Experimental study on ultra-thin silicon-based VC for chip-level heat dissipation

Abstract

The trend towards miniaturization and integration of integrated circuits has led to the emergence of local hotspots with high heat flux and high temperature frequently. Integrating vapor chamber (VC) directly on the surface of semiconductor electronic devices, can effectively address the problem of overheating on the chip surface, and is therefore considered as a promising thermal management solution. However, the challenge of reducing the size of the VC while improving its heat transfer performance cannot be ignored. To address this, a silicon-based VC with thickness of 0.6 mm is designed and fabricated in this study. Structural optimization is carried out, including the design of three types of wicks using square micropillar arrays and two types of support columns including solid and porous and an experimental system is built to study the influence of these structures on the heat transfer performance of VC. The results indicate that the VC can still function normally under the highest heat flux of 123.6 W/cm2, resulting in lowest thermal resistance of 1.54 °C/W. For wicks, the thermal resistance of VC with characteristic size of 10 μm is reduced compared with that of 20 μm.
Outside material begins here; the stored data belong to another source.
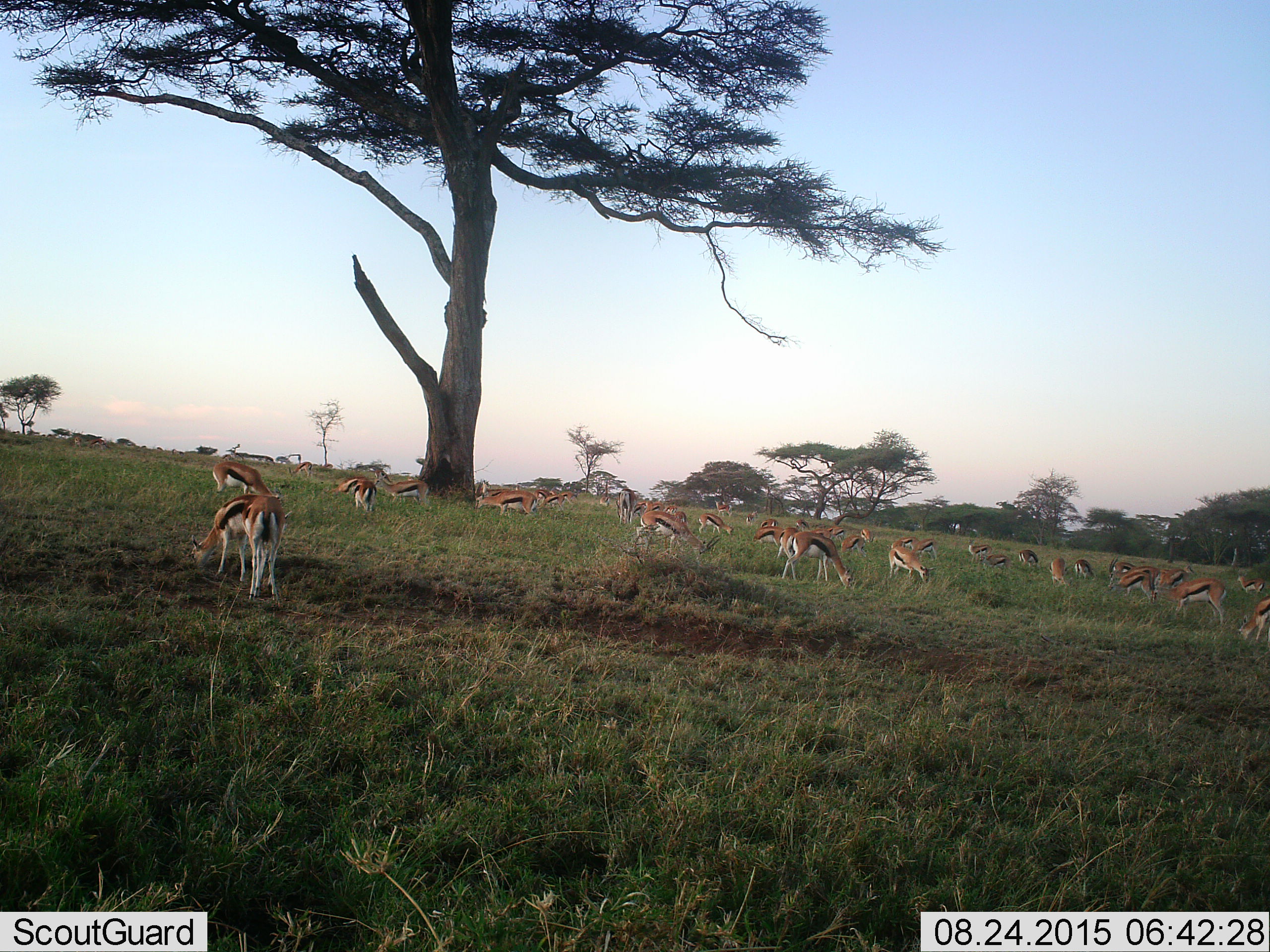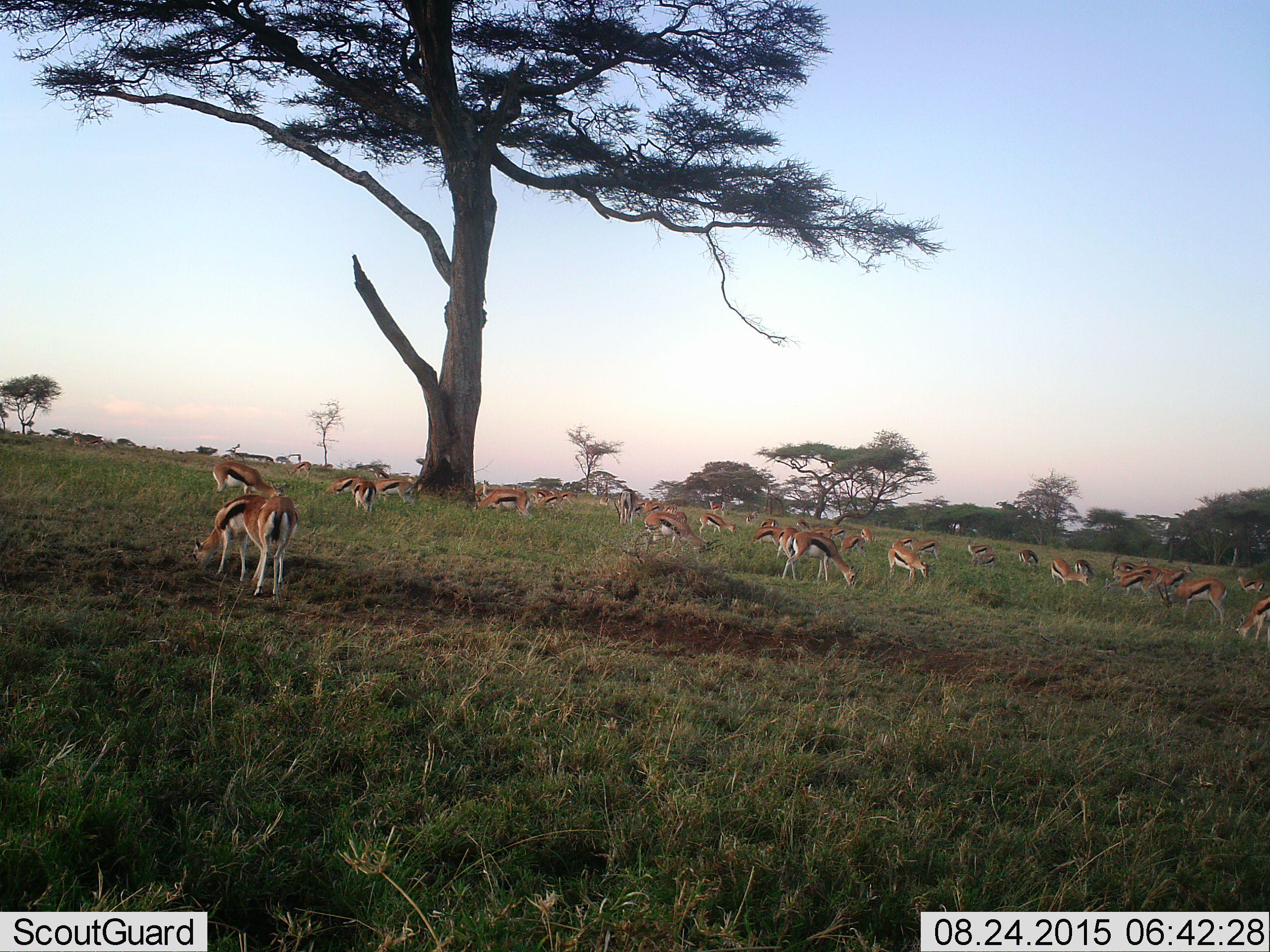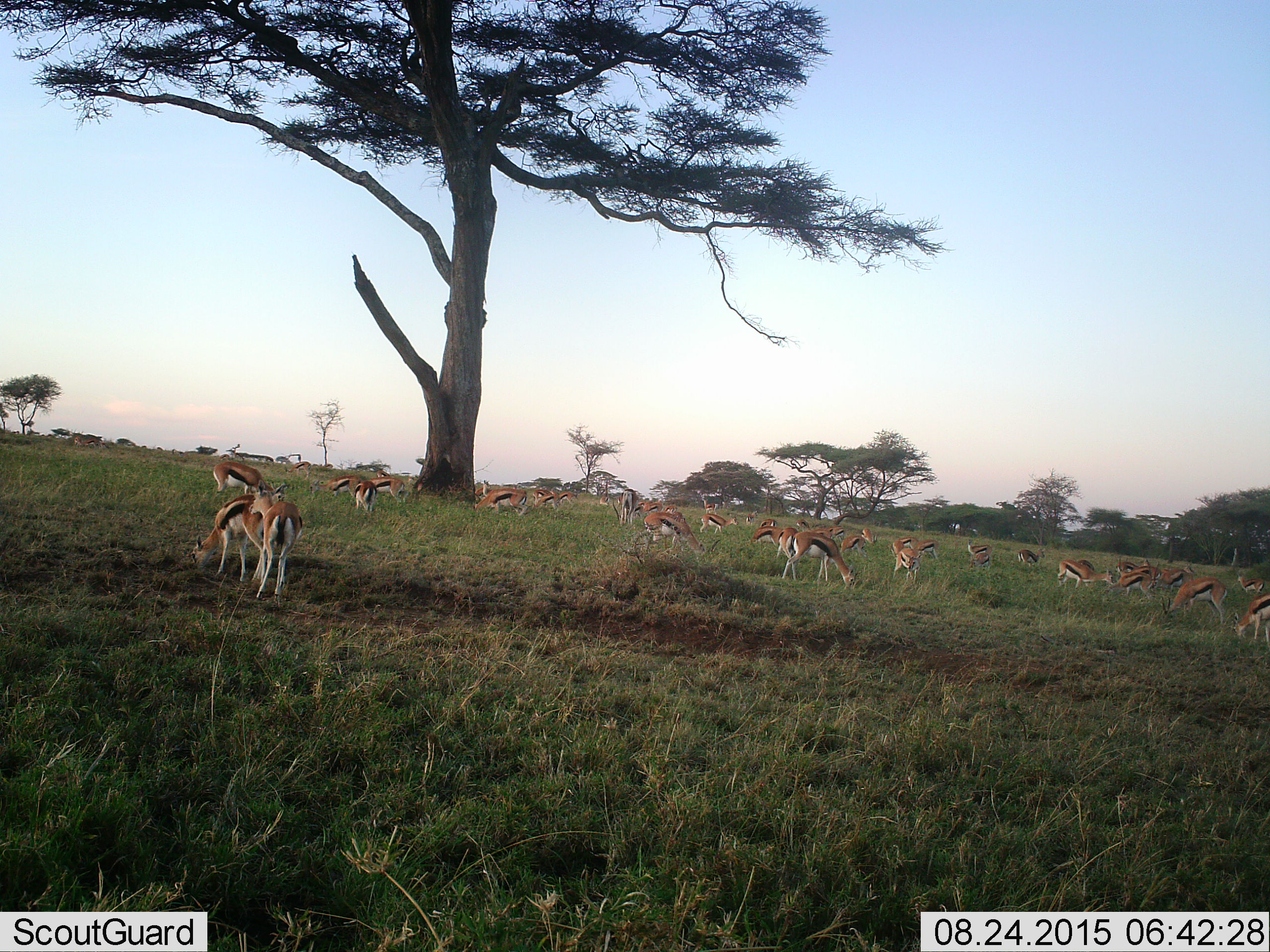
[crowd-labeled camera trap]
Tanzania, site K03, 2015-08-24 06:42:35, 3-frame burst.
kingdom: Animalia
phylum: Chordata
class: Mammalia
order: Artiodactyla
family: Bovidae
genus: Eudorcas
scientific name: Eudorcas thomsonii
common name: thomson's gazelle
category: gazellethomsons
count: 11-50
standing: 44%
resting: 0%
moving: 22%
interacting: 11%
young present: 11%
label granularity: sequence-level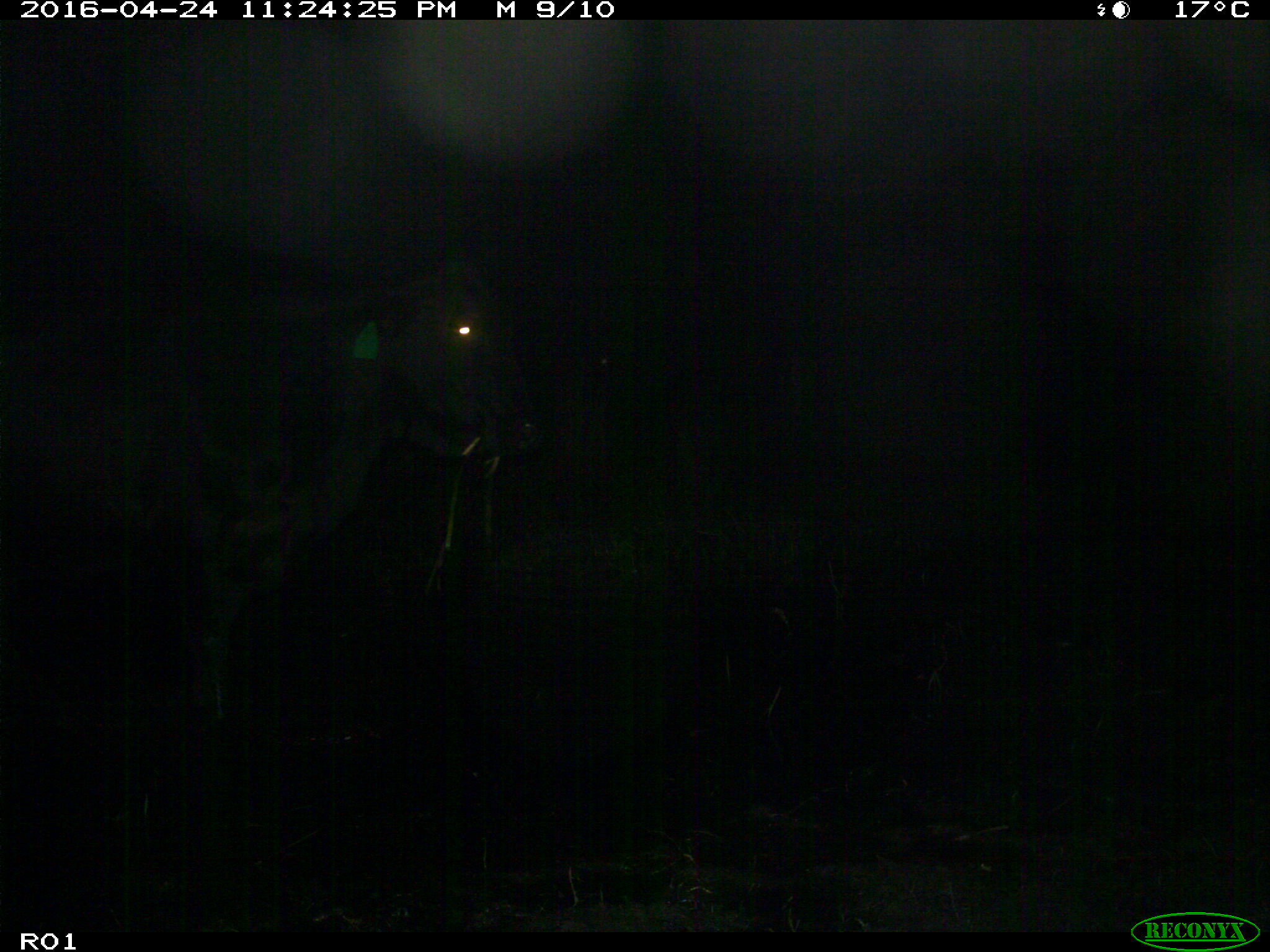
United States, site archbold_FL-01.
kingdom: Animalia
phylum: Chordata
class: Mammalia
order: Artiodactyla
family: Bovidae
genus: Bos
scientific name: Bos taurus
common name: domestic cow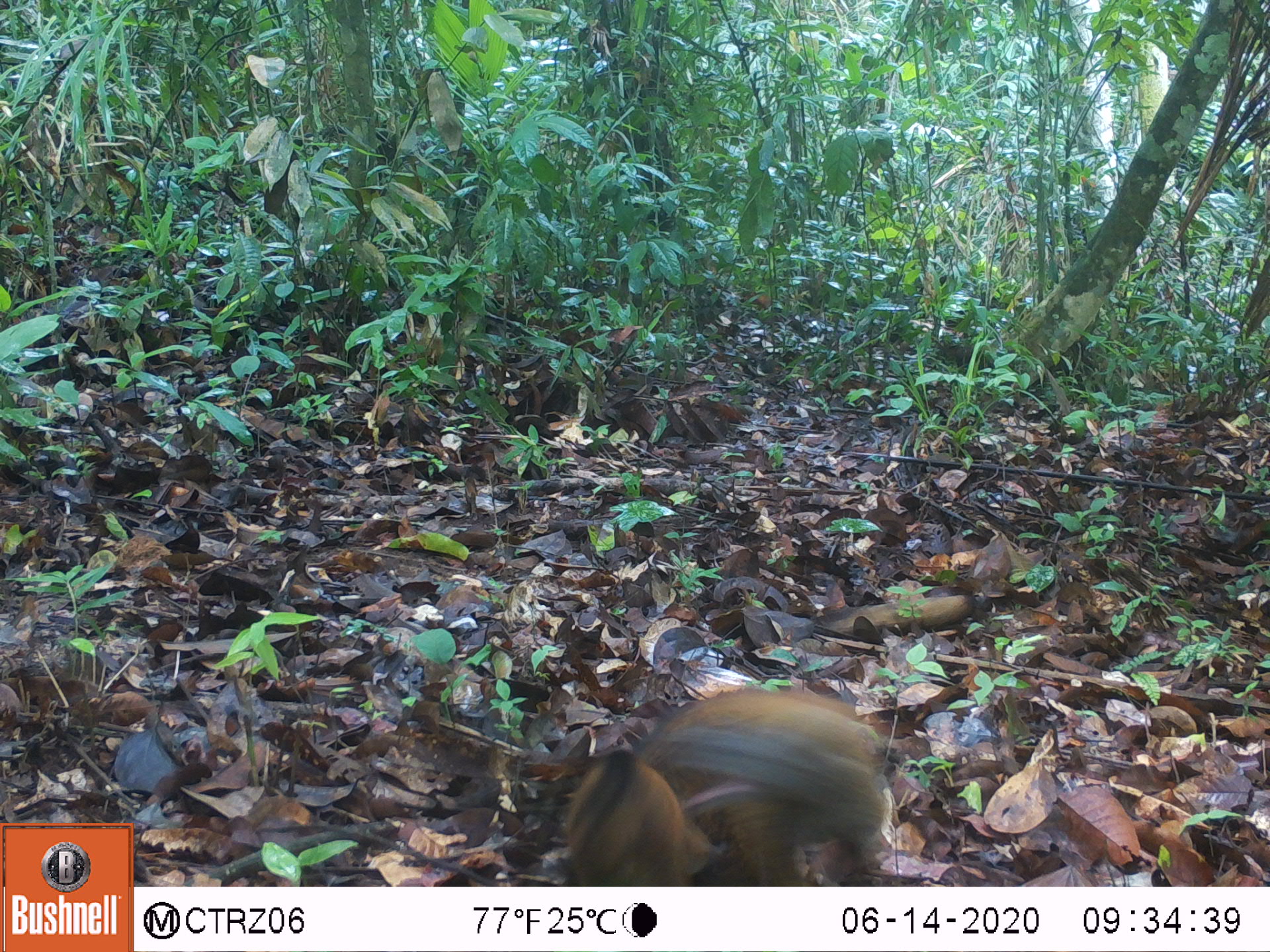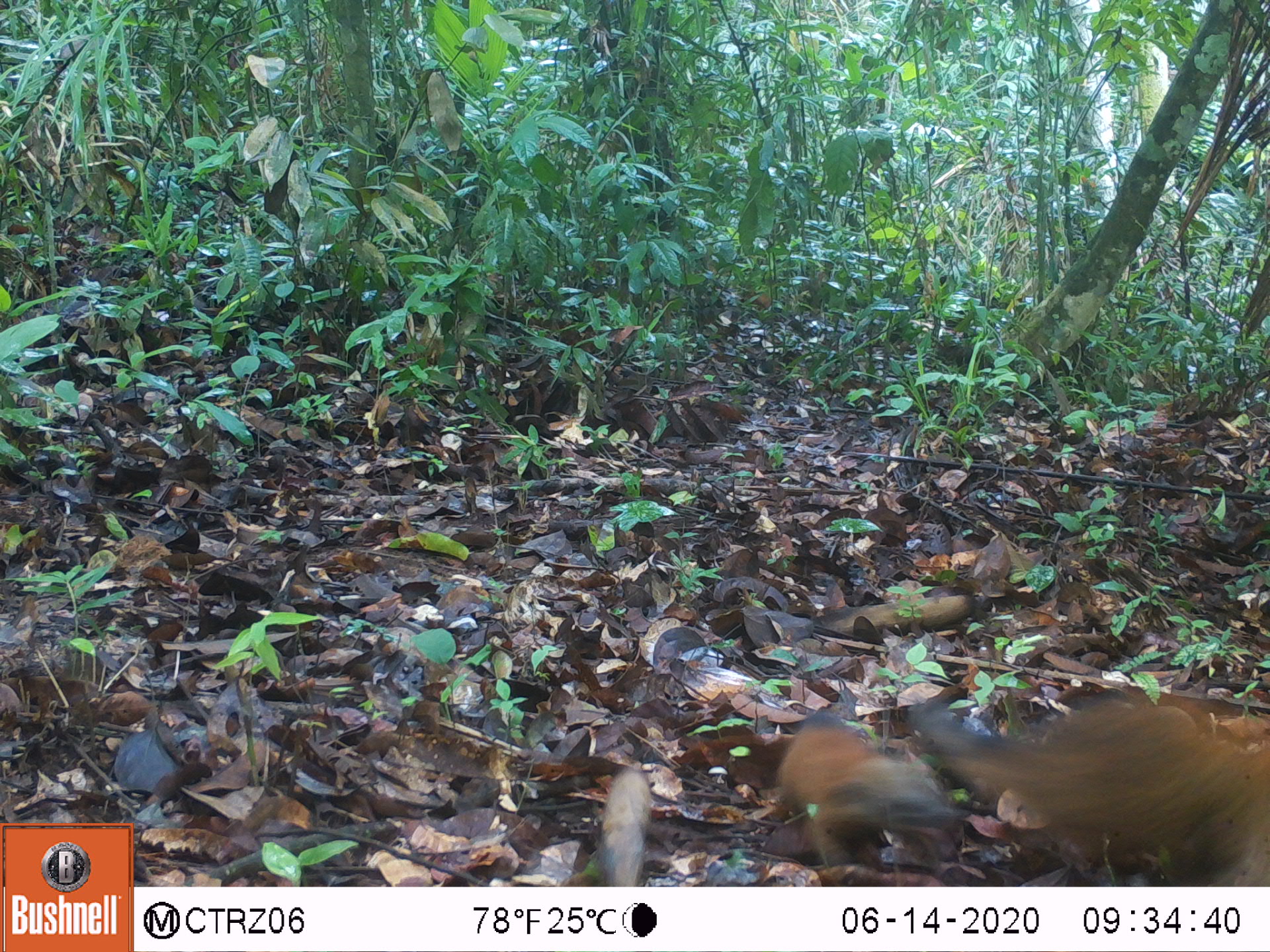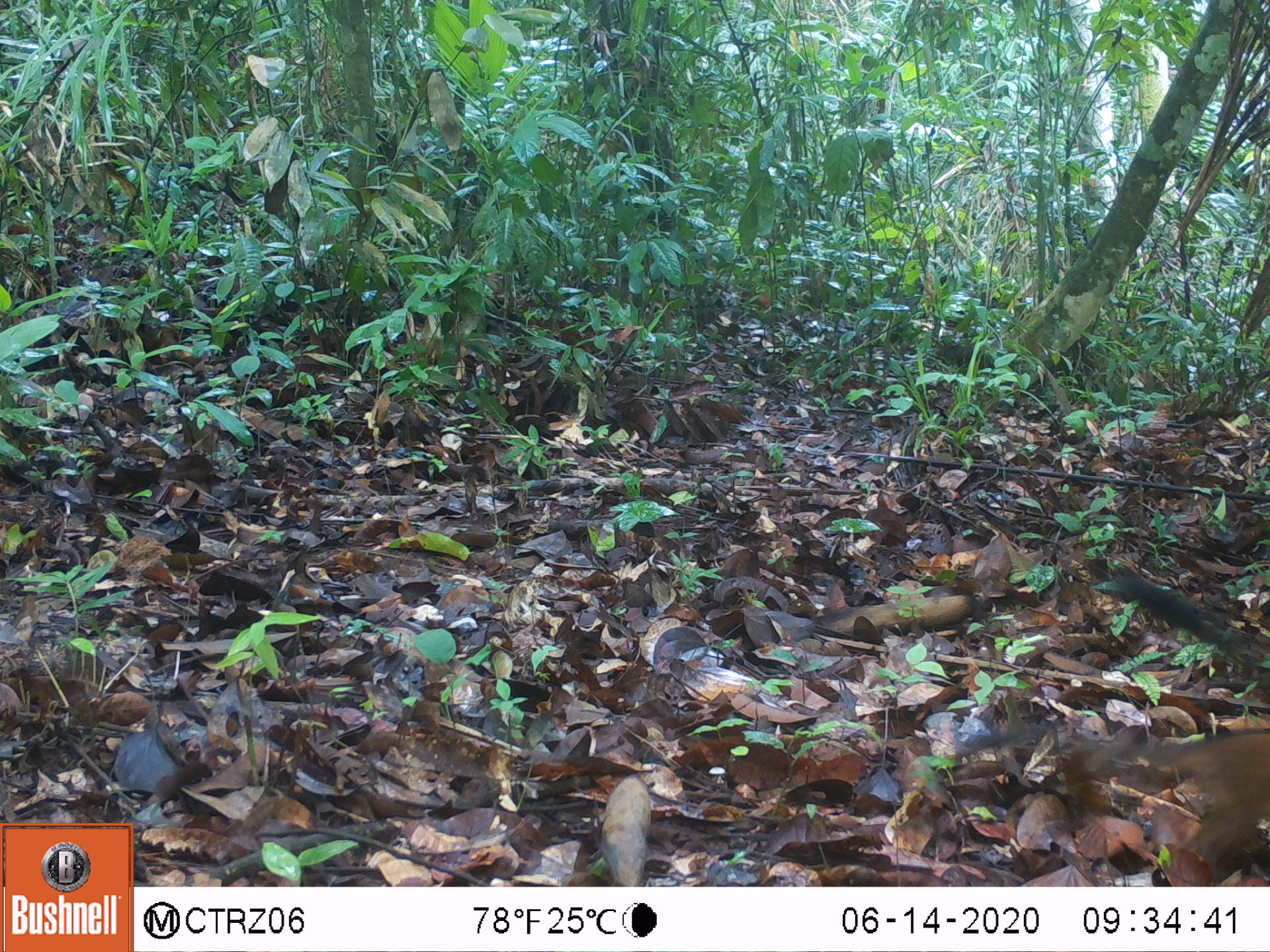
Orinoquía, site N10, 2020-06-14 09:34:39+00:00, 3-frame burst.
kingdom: Animalia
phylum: Chordata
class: Mammalia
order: Carnivora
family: Procyonidae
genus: Nasua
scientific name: Nasua nasua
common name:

The introduction of gradient wick, that is, using small-size (10 μm) micropillar arrays in heating area and big-size (20 μm) micropillar arrays in non-heating area, can effectively reduce the thermal resistance of VC. Moreover, the solid support columns are found being advantageous in reducing the thermal resistance of VC, while porous support columns improve the surface temperature uniformity of VC. This work provides a feasible path to optimize silicon-based VC.